Blind and driving: the debate over who should use driverless cars
A group has asked California's DMV to drop rules that require a licensed driver to be aboard every driverless car.
SACRAMENTO, Calif. (WDRB) -- Blind from birth, Jessie Lorenz has been looking forward to the day when driverless cars let her give her 4-year-old daughter a ride to school.
"We have a running bet in my family: who is going to drive first. Me or my kid," Lorenz said during a hearing at California's Department of Motor Vehicles. "Please don't leave my family out in the waiting room."
She was there among representatives for billion dollar businesses and powerful trade groups. All have asked California's DMV to drop rules that require a licensed driver to be aboard every driverless car.
Google officials say the cars they're developing will not have a place for a driver.
"On the basis of the DMV's proposed regulation we are discussing here today [Friday], it will not be available in California," Chris Urmson, a Google representative, said.
But the California DMV is not yet ready to trust driverless cars on their own.

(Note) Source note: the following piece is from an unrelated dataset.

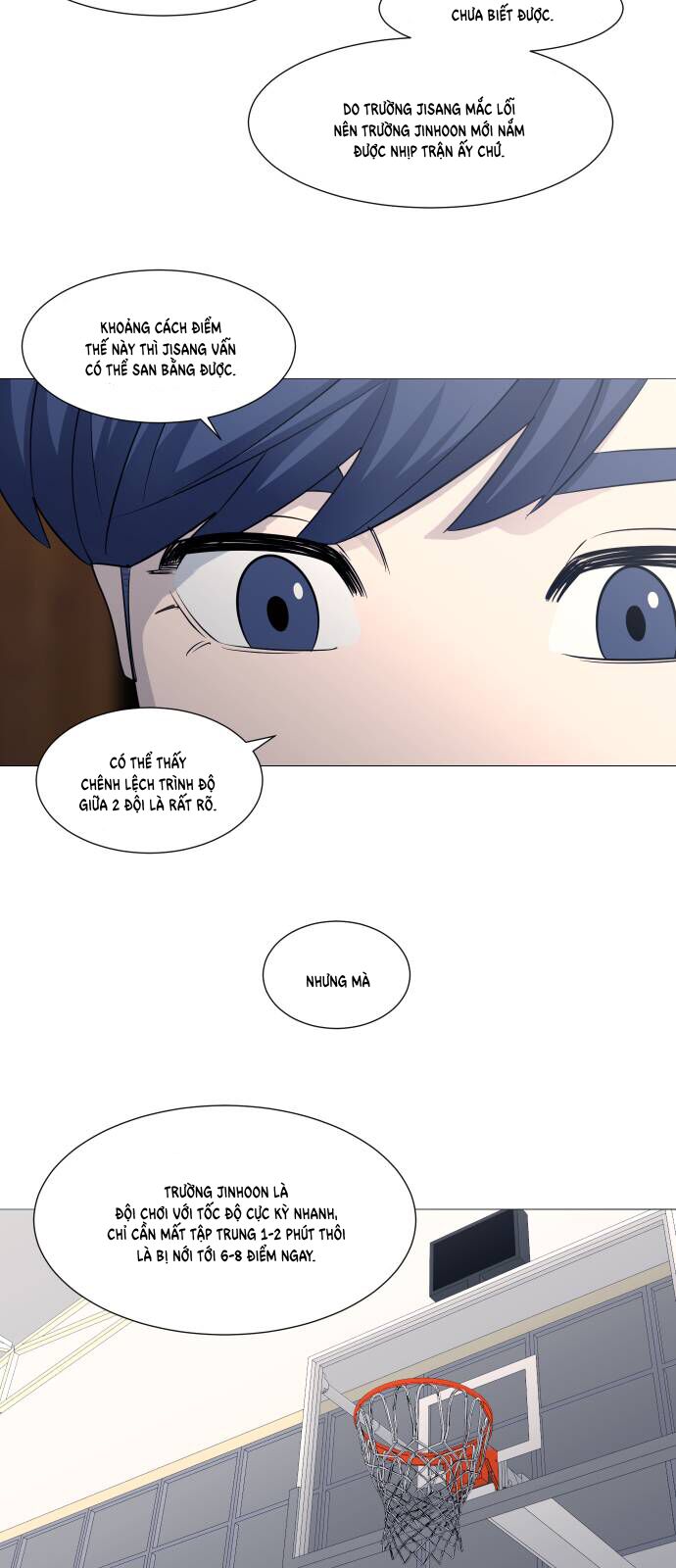 Garbage Time Chap 113 - Next Chap 114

"The purpose for that is simply safety. We want to make sure, this is such a new technology, if something were to disengage, if something were to go wrong, there's a real life human being in the car that can take over," Jaime Garza, a representative for the California DMV, said.
The department also suggested that driverless cars should only be made available for lease at first. That way, if there's a change to regulations or safety issues, a private owner won't be stuck with a car they can't use.